American alpine ski racer and coach (1984–2026)

Thomas "TJ" Lanning (August 27, 1984 – July 2, 2026) was an American alpine ski racer and coach for the United States Ski Team. Known for his aggressive, high-speed style, Lanning competed primarily in downhill, super-G, and combined events. Despite a career frequently interrupted by severe injuries, he secured a national title and multiple top-10 World Cup finishes before transitioning into coaching.

Born in Helena, Montana, Lanning stood out early as a top junior talent, competing in the 2001 and 2002 FIS Junior World Ski Championships. He transitioned to senior international competition later in the decade, representing the United States at the 2007 FIS Alpine World Ski Championships in Åre, Sweden.

==Career==

2008 United States Downhill Champion: Captured the national title in his signature discipline.

World Cup Finals Qualification: Qualified for the World Cup Finals during the 2008–09 season, finishing the year ranked 25th in downhill and 33rd in super-G.

Top World Cup Finishes: Scored points nine times for the U.S. team, highlighted by three top-10 placements:
- 9th place: Downhill – Lake Louise, Canada (November 29, 2008)
- 10th place: Super Combined – Beaver Creek, USA (2007)
- 10th place: Downhill – Val Gardena, Italy (December 20, 2008)

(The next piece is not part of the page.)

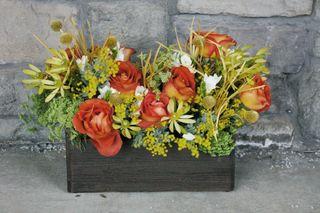 Coffee-break-orange-rose-ladies-mantle-country-bucket-centerpiece-studio-stems-wedding-floral-decor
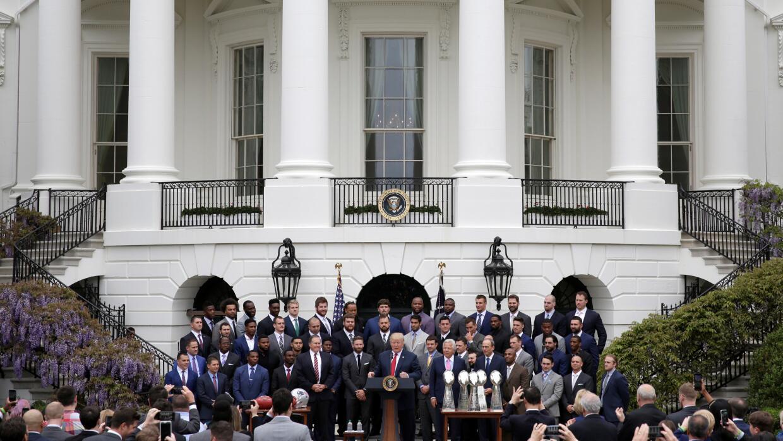 Los Patriots en la Casa Blanca con Trump 2017-04-19T191810Z_683929414_R...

In November 28, 2009, during a World Cup downhill race at Lake Louise, he suffered a catastrophic high-speed crash near the timing flats. The crash resulted in a dislocated left knee and a fractured C5 vertebra in his neck, effectively forcing his retirement from competitive ski racing.

==Retirement and death==
Following his retirement from competition, Lanning remained active in the alpine skiing community. He transitioned into a coaching role with the U.S. Ski Team, where he used his firsthand speed-skiing experience and resilience to mentor the next generation of American racers.

Lanning died in Park City, Utah on July 2, 2026, at the age of 41.